Start of DATA FOR THIS TASK

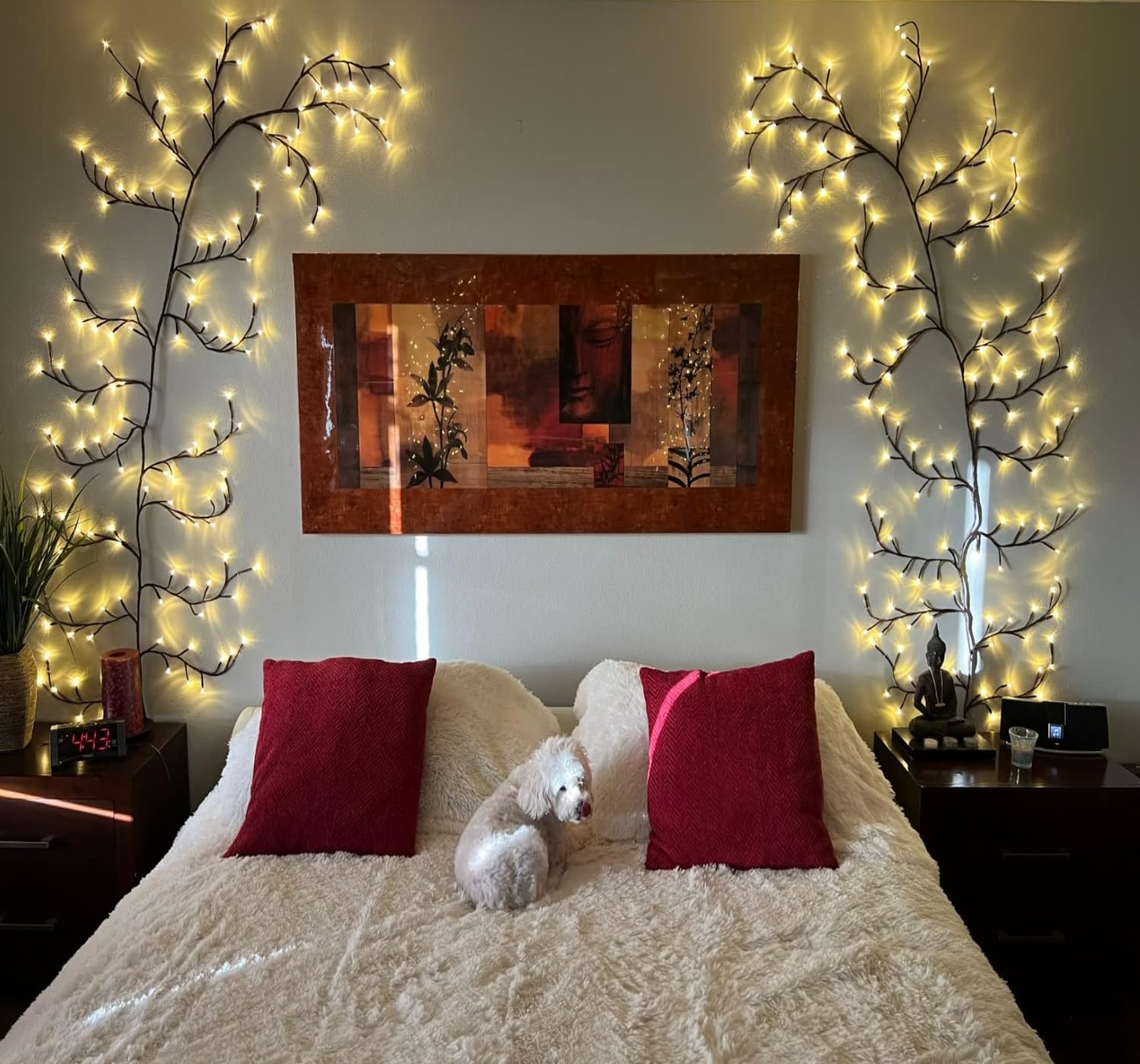 Enchanted Willow Vine Lights with Remote, Christmas Swags Decorations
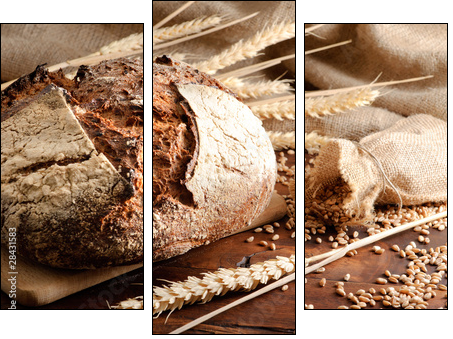 Chleb wiejski prosto z pieca
 - Obraz trzyczęściowy, Tryptyk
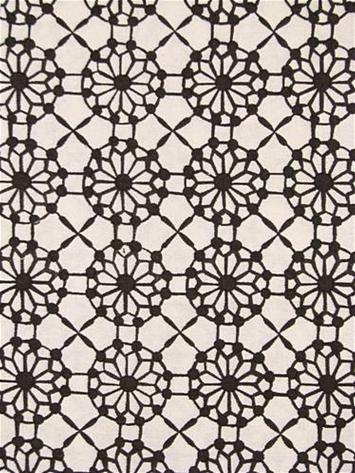 Mahal Print Black White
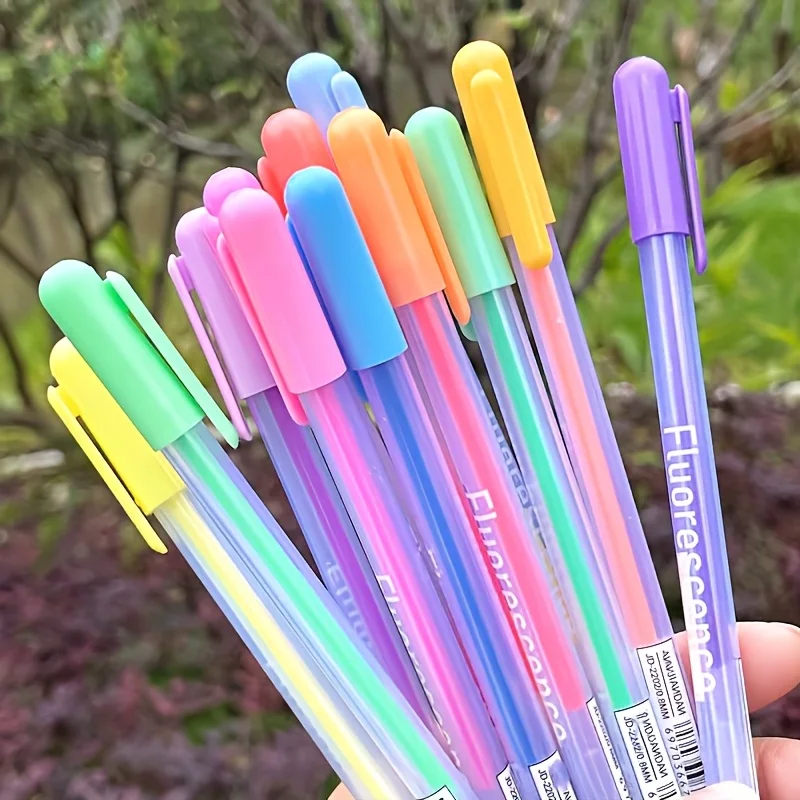 12/6 Stück pastellfarbene Gelstifte, fluoreszierende farbige Marker zum Skizzieren/Zeichnen/Schreiben, Künstler- und Bürobedarf – Detail 6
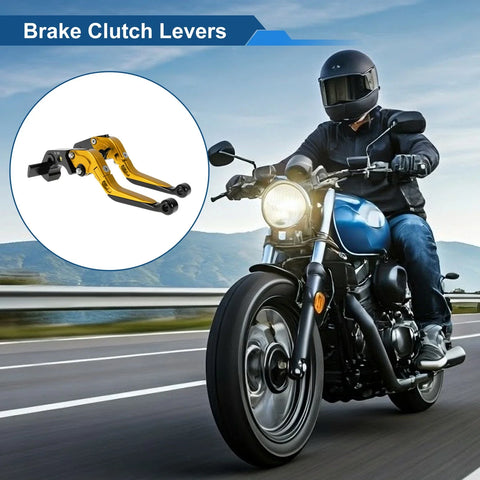 Kawasaki ZX-14R Long Brake Clutch Lever Gold Tone Black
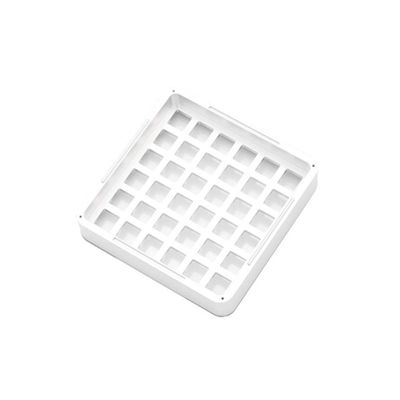 HFSECURITY Anodized Aluminum Alloy Metal Switch Test Frame Box with Acrylic Cover 6x6 Shaft Tester for Cherry Gateron Kailh Outemu Box (White)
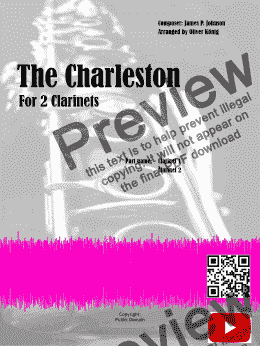 page one of Charleston_2 Clar - The Charleston-Partitur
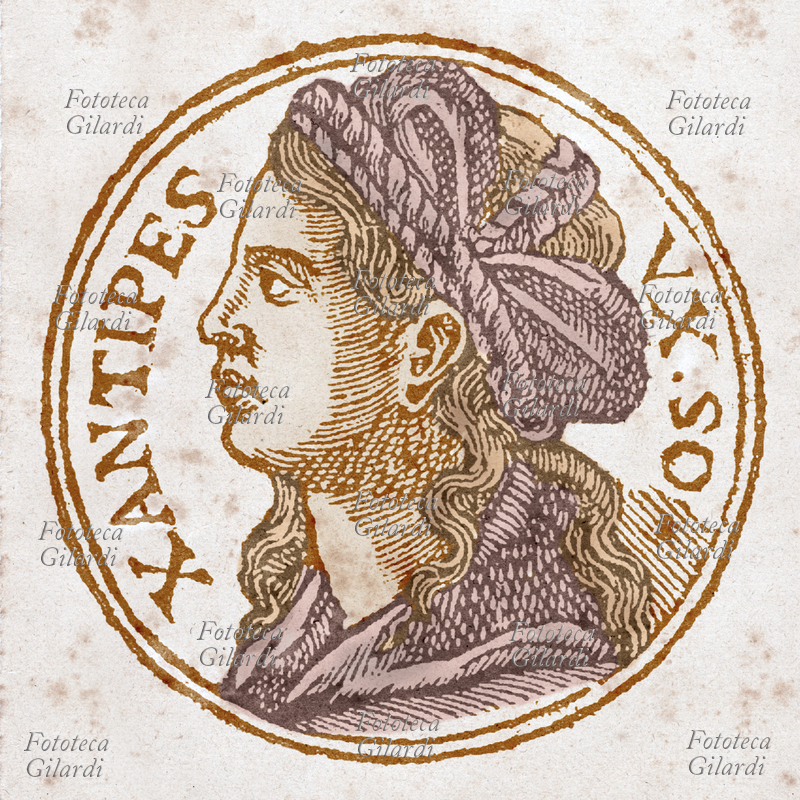 SANTIPPE moglie di Socrate, ritratto da \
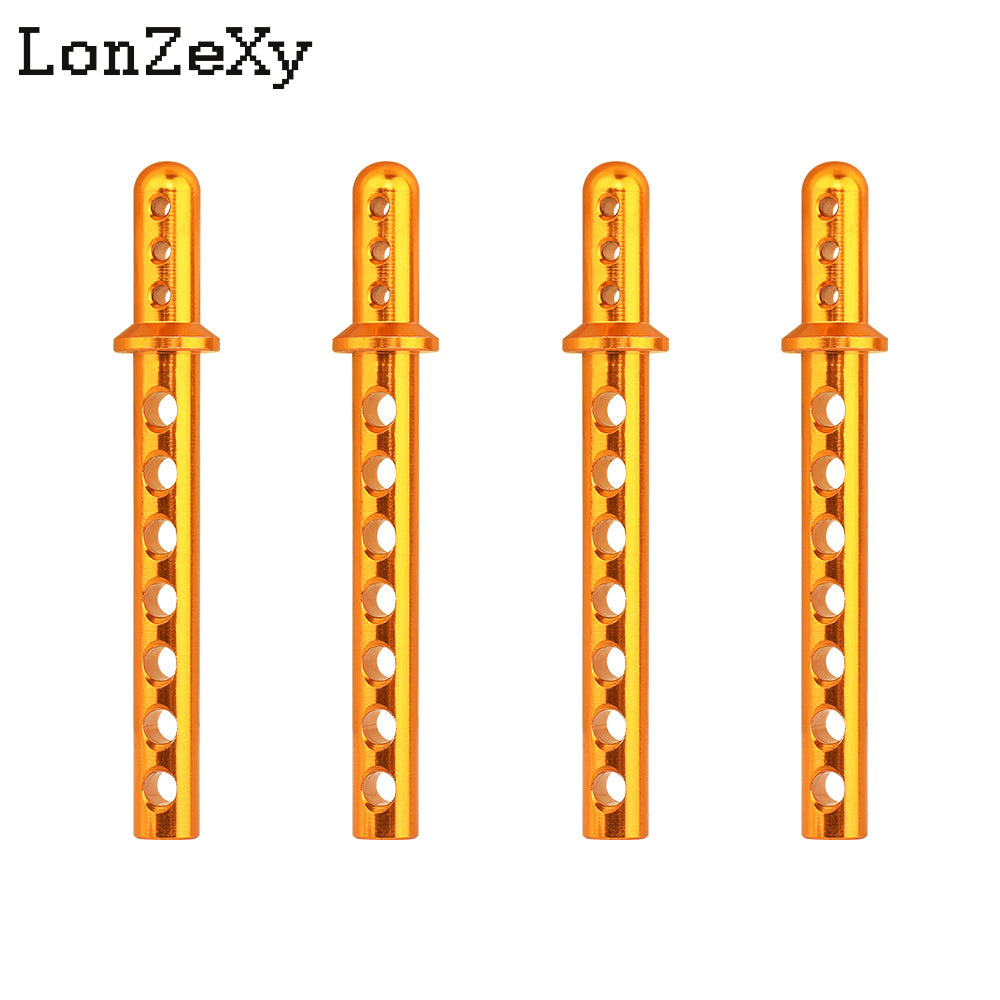 LONZEXY Aluminum Body Post Mounts 4PCS for 1/10 SCX10 AXIAL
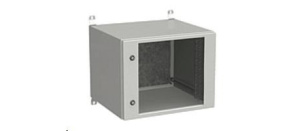 Solarix rozvaděč nástěnný venkovní LC-20 9U 600x500mm, dveře sklo, LC-20-9U-65-11-G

End of DATA FOR THIS TASK

→ **ABOUT THIS TASK**
Transcribe only the lines from the line holding "HFSECURITY Anodized Aluminum" to the final line of the listing above. Keep them exact, include both ends, and skip the pictures.

→ **ANSWER BELOW**
 HFSECURITY Anodized Aluminum Alloy Metal Switch Test Frame Box with Acrylic Cover 6x6 Shaft Tester for Cherry Gateron Kailh Outemu Box (White)
 page one of Charleston_2 Clar - The Charleston-Partitur
 SANTIPPE moglie di Socrate, ritratto da \
 LONZEXY Aluminum Body Post Mounts 4PCS for 1/10 SCX10 AXIAL
 Solarix rozvaděč nástěnný venkovní LC-20 9U 600x500mm, dveře sklo, LC-20-9U-65-11-G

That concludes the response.